ABOUT THIS TASK -
Could you repeat every entry below word for word, leaving out the pictures?
[[ RECORDS open ]]
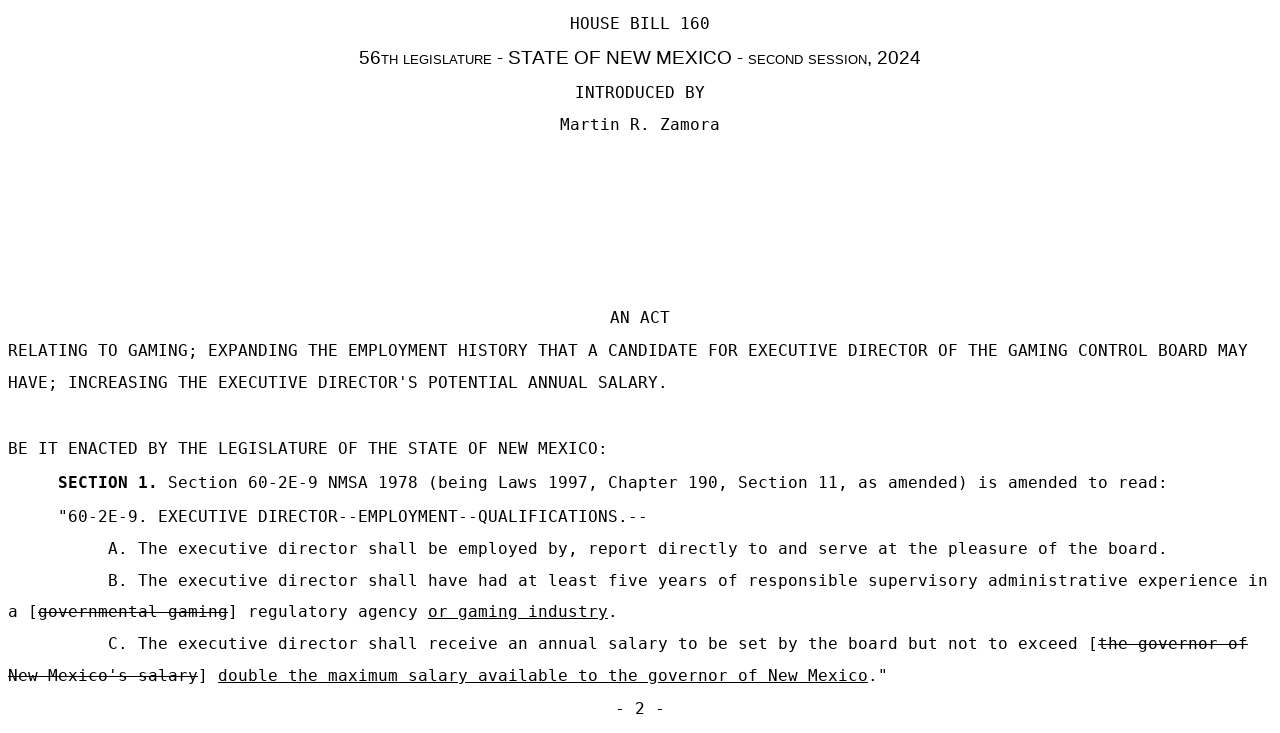

--- FILE ---
content_type: text/html
request_url: https://www.nmlegis.gov/Sessions/24%20Regular/bills/house/HB0160.HTML
body_size: 1285
content:
<html>

<head>
<meta name="generator" content="WordPerfect">
<meta http-equiv="content-Type" content="text/html; charset=utf-8">
<title>HB0160</title>

<style type="text/css">
p
{
	margin-top: 0px;
	margin-bottom: 1px
}

body
{
	font-family: "Prestige12 BT", monospace;
	font-weight: normal;
	font-style: normal
}
</style>

</head>

<body>
<div id="WPMainDoc">
<p style="text-align: center; line-height: 0.330557in">HOUSE BILL 160</p>
<p style="text-align: center; line-height: 0.377779in"><span style="font-size: 118%"><span style="font-family: 'Univers', sans-serif"><span style="font-variant: small-caps">56th legislature - STATE OF NEW MEXICO - second session, 2024</span></span></span></p>
<p style="text-align: center; line-height: 0.330557in"><span style="font-size: 100%"><span style="font-family: 'Prestige12 BT', monospace">INTRODUCED BY</span></span></p>
<p style="text-align: center; line-height: 0.330557in"><span style="font-size: 100%"><span style="font-family: 'Prestige12 BT', monospace">Martin R. Zamora</span></span></p>
<p style="line-height: 0.330085in">&#160;</p>
<p style="line-height: 0.330085in">&#160;</p>
<p style="line-height: 0.330085in">&#160;</p>
<p style="line-height: 0.330085in">&#160;</p>
<p style="line-height: 0.33591in">&#160;</p>
<p style="text-align: center; line-height: 0.33639in"><span style="font-size: 100%"><span style="font-family: 'Prestige12 BT', monospace">AN ACT</span></span></p>
<p style="line-height: 0.334444in"><span style="font-size: 100%"><span style="font-family: 'Prestige12 BT', monospace">RELATING TO GAMING; EXPANDING THE EMPLOYMENT HISTORY THAT A
CANDIDATE FOR EXECUTIVE DIRECTOR OF THE GAMING CONTROL BOARD
MAY HAVE; INCREASING THE EXECUTIVE DIRECTOR'S POTENTIAL ANNUAL
SALARY.</span></span></p>
<p style="line-height: 0.333966in">&#160;</p>
<p style="line-height: 0.334444in"><span style="font-size: 100%"><span style="font-family: 'Prestige12 BT', monospace">BE IT ENACTED BY THE LEGISLATURE OF THE STATE OF NEW MEXICO:</span></span></p>
<p style="line-height: 0.35625in"><span style="font-size: 100%"><span style="font-family: 'Prestige12 BT', monospace"><span>&#160;&#160;&#160;&#160;&#160;</span><span style="font-weight: bold">SECTION 1.</span>  Section 60-2E-9 NMSA 1978 (being Laws 1997,
Chapter 190, Section 11, as amended) is amended to read:</span></span></p>
<p style="line-height: 0.3325in"><span style="font-size: 100%"><span style="font-family: 'Prestige12 BT', monospace"><span>&#160;&#160;&#160;&#160;&#160;</span>"60-2E-9.  EXECUTIVE DIRECTOR--EMPLOYMENT--QUALIFICATIONS.--</span></span></p>
<p style="line-height: 0.3325in"><span style="font-size: 100%"><span style="font-family: 'Prestige12 BT', monospace"><span>&#160;&#160;&#160;&#160;&#160;&#160;&#160;&#160;&#160;&#160;</span>A.  The executive director shall be employed by,
report directly to and serve at the pleasure of the board.</span></span></p>
<p style="line-height: 0.3325in"><span style="font-size: 100%"><span style="font-family: 'Prestige12 BT', monospace"><span>&#160;&#160;&#160;&#160;&#160;&#160;&#160;&#160;&#160;&#160;</span>B.  The executive director shall have had at least
five years of responsible supervisory administrative experience
in a [<span style="text-decoration: line-through">governmental gaming</span>] regulatory agency <span style="text-decoration: underline">or gaming
industry</span>.</span></span></p>
<p style="line-height: 0.334444in"><span style="font-size: 100%"><span style="font-family: 'Prestige12 BT', monospace"><span>&#160;&#160;&#160;&#160;&#160;&#160;&#160;&#160;&#160;&#160;</span>C.  The executive director shall receive an annual
salary to be set by the board but not to exceed [<span style="text-decoration: line-through">the governor
of New Mexico's salary</span>] <span style="text-decoration: underline">double the maximum salary available to
the governor of New Mexico</span>."</span></span></p>
<p style="text-align: center; line-height: 0.334444in"><span style="font-size: 100%"><span style="font-family: 'Prestige12 BT', monospace">- 2 -</span></span></p>
</div>
</body>

</html>
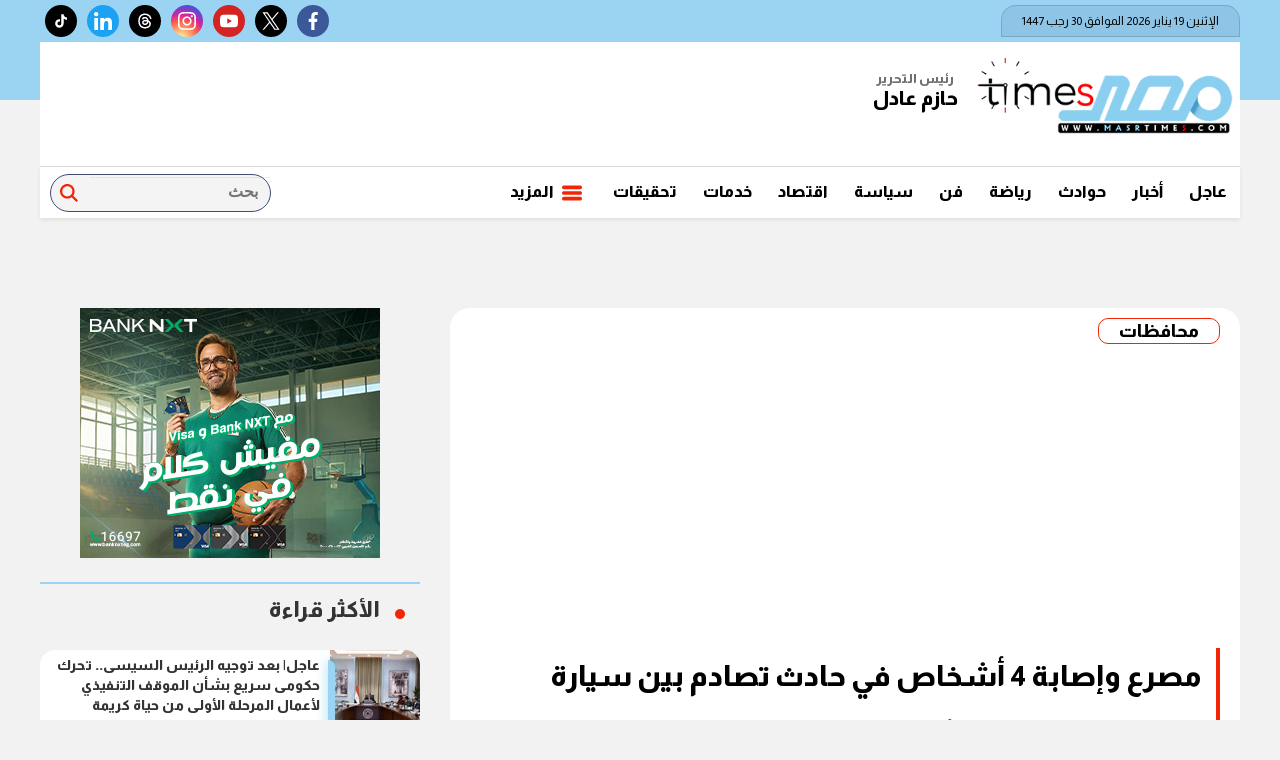

--- FILE ---
content_type: text/html; charset=utf-8
request_url: https://www.google.com/recaptcha/api2/aframe
body_size: 267
content:
<!DOCTYPE HTML><html><head><meta http-equiv="content-type" content="text/html; charset=UTF-8"></head><body><script nonce="qYT51Nh_GRepqB8ywsWrkg">/** Anti-fraud and anti-abuse applications only. See google.com/recaptcha */ try{var clients={'sodar':'https://pagead2.googlesyndication.com/pagead/sodar?'};window.addEventListener("message",function(a){try{if(a.source===window.parent){var b=JSON.parse(a.data);var c=clients[b['id']];if(c){var d=document.createElement('img');d.src=c+b['params']+'&rc='+(localStorage.getItem("rc::a")?sessionStorage.getItem("rc::b"):"");window.document.body.appendChild(d);sessionStorage.setItem("rc::e",parseInt(sessionStorage.getItem("rc::e")||0)+1);localStorage.setItem("rc::h",'1768820309786');}}}catch(b){}});window.parent.postMessage("_grecaptcha_ready", "*");}catch(b){}</script></body></html>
[[ RECORDS closed ]]
EXPECTED ANSWER -
--- FILE ---
content_type: text/html
request_url: https://www.nmlegis.gov/Sessions/24%20Regular/bills/house/HB0160.HTML
body_size: 1285
content:
<html>

<head>
<meta name="generator" content="WordPerfect">
<meta http-equiv="content-Type" content="text/html; charset=utf-8">
<title>HB0160</title>

<style type="text/css">
p
{
	margin-top: 0px;
	margin-bottom: 1px
}

body
{
	font-family: "Prestige12 BT", monospace;
	font-weight: normal;
	font-style: normal
}
</style>

</head>

<body>
<div id="WPMainDoc">
<p style="text-align: center; line-height: 0.330557in">HOUSE BILL 160</p>
<p style="text-align: center; line-height: 0.377779in"><span style="font-size: 118%"><span style="font-family: 'Univers', sans-serif"><span style="font-variant: small-caps">56th legislature - STATE OF NEW MEXICO - second session, 2024</span></span></span></p>
<p style="text-align: center; line-height: 0.330557in"><span style="font-size: 100%"><span style="font-family: 'Prestige12 BT', monospace">INTRODUCED BY</span></span></p>
<p style="text-align: center; line-height: 0.330557in"><span style="font-size: 100%"><span style="font-family: 'Prestige12 BT', monospace">Martin R. Zamora</span></span></p>
<p style="line-height: 0.330085in">&#160;</p>
<p style="line-height: 0.330085in">&#160;</p>
<p style="line-height: 0.330085in">&#160;</p>
<p style="line-height: 0.330085in">&#160;</p>
<p style="line-height: 0.33591in">&#160;</p>
<p style="text-align: center; line-height: 0.33639in"><span style="font-size: 100%"><span style="font-family: 'Prestige12 BT', monospace">AN ACT</span></span></p>
<p style="line-height: 0.334444in"><span style="font-size: 100%"><span style="font-family: 'Prestige12 BT', monospace">RELATING TO GAMING; EXPANDING THE EMPLOYMENT HISTORY THAT A
CANDIDATE FOR EXECUTIVE DIRECTOR OF THE GAMING CONTROL BOARD
MAY HAVE; INCREASING THE EXECUTIVE DIRECTOR'S POTENTIAL ANNUAL
SALARY.</span></span></p>
<p style="line-height: 0.333966in">&#160;</p>
<p style="line-height: 0.334444in"><span style="font-size: 100%"><span style="font-family: 'Prestige12 BT', monospace">BE IT ENACTED BY THE LEGISLATURE OF THE STATE OF NEW MEXICO:</span></span></p>
<p style="line-height: 0.35625in"><span style="font-size: 100%"><span style="font-family: 'Prestige12 BT', monospace"><span>&#160;&#160;&#160;&#160;&#160;</span><span style="font-weight: bold">SECTION 1.</span>  Section 60-2E-9 NMSA 1978 (being Laws 1997,
Chapter 190, Section 11, as amended) is amended to read:</span></span></p>
<p style="line-height: 0.3325in"><span style="font-size: 100%"><span style="font-family: 'Prestige12 BT', monospace"><span>&#160;&#160;&#160;&#160;&#160;</span>"60-2E-9.  EXECUTIVE DIRECTOR--EMPLOYMENT--QUALIFICATIONS.--</span></span></p>
<p style="line-height: 0.3325in"><span style="font-size: 100%"><span style="font-family: 'Prestige12 BT', monospace"><span>&#160;&#160;&#160;&#160;&#160;&#160;&#160;&#160;&#160;&#160;</span>A.  The executive director shall be employed by,
report directly to and serve at the pleasure of the board.</span></span></p>
<p style="line-height: 0.3325in"><span style="font-size: 100%"><span style="font-family: 'Prestige12 BT', monospace"><span>&#160;&#160;&#160;&#160;&#160;&#160;&#160;&#160;&#160;&#160;</span>B.  The executive director shall have had at least
five years of responsible supervisory administrative experience
in a [<span style="text-decoration: line-through">governmental gaming</span>] regulatory agency <span style="text-decoration: underline">or gaming
industry</span>.</span></span></p>
<p style="line-height: 0.334444in"><span style="font-size: 100%"><span style="font-family: 'Prestige12 BT', monospace"><span>&#160;&#160;&#160;&#160;&#160;&#160;&#160;&#160;&#160;&#160;</span>C.  The executive director shall receive an annual
salary to be set by the board but not to exceed [<span style="text-decoration: line-through">the governor
of New Mexico's salary</span>] <span style="text-decoration: underline">double the maximum salary available to
the governor of New Mexico</span>."</span></span></p>
<p style="text-align: center; line-height: 0.334444in"><span style="font-size: 100%"><span style="font-family: 'Prestige12 BT', monospace">- 2 -</span></span></p>
</div>
</body>

</html>

--- FILE ---
content_type: text/html; charset=utf-8
request_url: https://www.google.com/recaptcha/api2/aframe
body_size: 267
content:
<!DOCTYPE HTML><html><head><meta http-equiv="content-type" content="text/html; charset=UTF-8"></head><body><script nonce="qYT51Nh_GRepqB8ywsWrkg">/** Anti-fraud and anti-abuse applications only. See google.com/recaptcha */ try{var clients={'sodar':'https://pagead2.googlesyndication.com/pagead/sodar?'};window.addEventListener("message",function(a){try{if(a.source===window.parent){var b=JSON.parse(a.data);var c=clients[b['id']];if(c){var d=document.createElement('img');d.src=c+b['params']+'&rc='+(localStorage.getItem("rc::a")?sessionStorage.getItem("rc::b"):"");window.document.body.appendChild(d);sessionStorage.setItem("rc::e",parseInt(sessionStorage.getItem("rc::e")||0)+1);localStorage.setItem("rc::h",'1768820309786');}}}catch(b){}});window.parent.postMessage("_grecaptcha_ready", "*");}catch(b){}</script></body></html>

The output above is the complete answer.